Free Supplemental Agreement
Matthew House is the only Portland-area divorce mediator who provides you with a second, full-length written agreement at no additional cost.
There's a Clause for That
In the chaos and the many "unknowns" of divorce, you have more choices than you might have thought of. You can use your mediation with Matthew not only to "get divorced" but also to implement in writing a host of things that maybe you thought were just aspirations that depended on the other spouse's voluntary goodwill.
That's where your divorce mediator and his uniquely diverse skill set come in. Remember Apple's 2009 slogan for the App Store? ("There's an app for that.") More than 16 years later, Matthew brings it back with a divorce mediator's twist: "There's a clause for that."
Details Make the Difference
Matthew House deliberately endeavors to dig beneath the surface to find new ways for clients to help themselves in future years by taking a thorough approach while they are still sitting at a table together and have a divorce professional on hand to draft the details that most others would leave out.
After all, what is the goal of divorce mediation?
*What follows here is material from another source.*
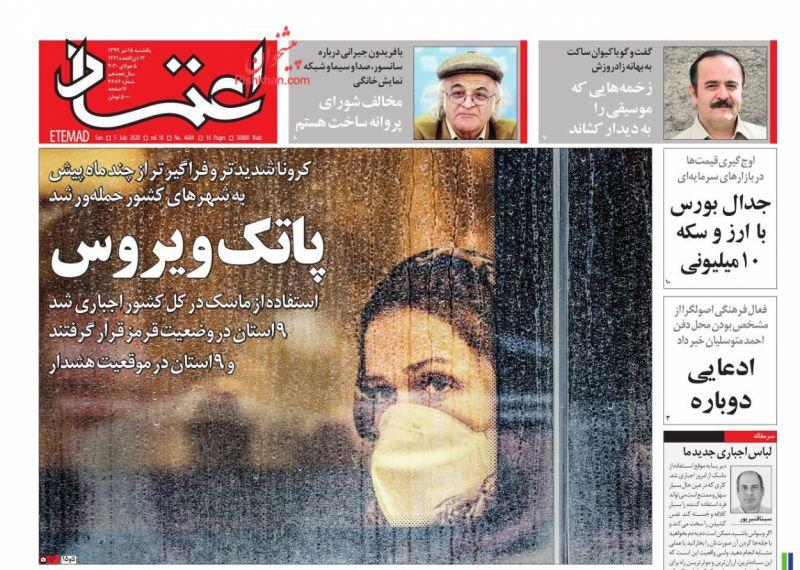 عناوین اخبار روزنامه اعتماد در روز یکشنبه ۱۵ تیر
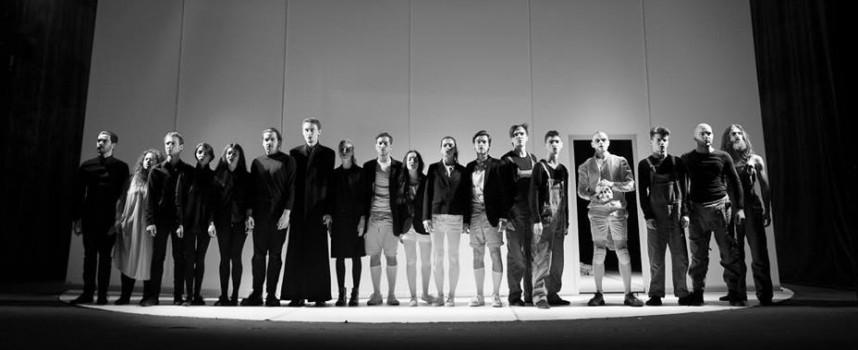 """Театралното лято в Паталеница стартира със """"Сън в лятна нощ"""""""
Is it just to fill out the forms and be done? No. Otherwise, you'd be doing that on your own. Instead, the primary purpose of choosing mediation for a thoughtful and individualized divorce experience should not be limited to what is minimally adequate to satisfy the court or comply with the basic procedural requirements of Oregon law.
A useful agreement must do more than divide assets, divide debts, calculate child support and spousal support, and draft a basic parenting plan. Fulfilling the minimal requirements of the court is not enough. To thrive post-divorce, you need a foundation built on dozens of provisions that you didn't even think about, and many more that you conceptualized but didn't think you could make official and binding.
Matthew offers you multiple options for each of your decisions not just to give you more choices, but also to glean your additional needs by what you say about each of the alternatives.
A middle ground between the MSA and session notes
Because a mediator's session notes are a confidential work product and cannot be released to clients or anyone else, the Supplemental Agreement can provide you an overview of many of the things that were discussed in mediation and why you did not prefer the alternatives as much as the option you ultimately chose. It will also allow you to include details that might be too minute or personal for a judge to need to read. A divorce is a public record. There may be details you want to agree to between yourselves but not make available for others to see.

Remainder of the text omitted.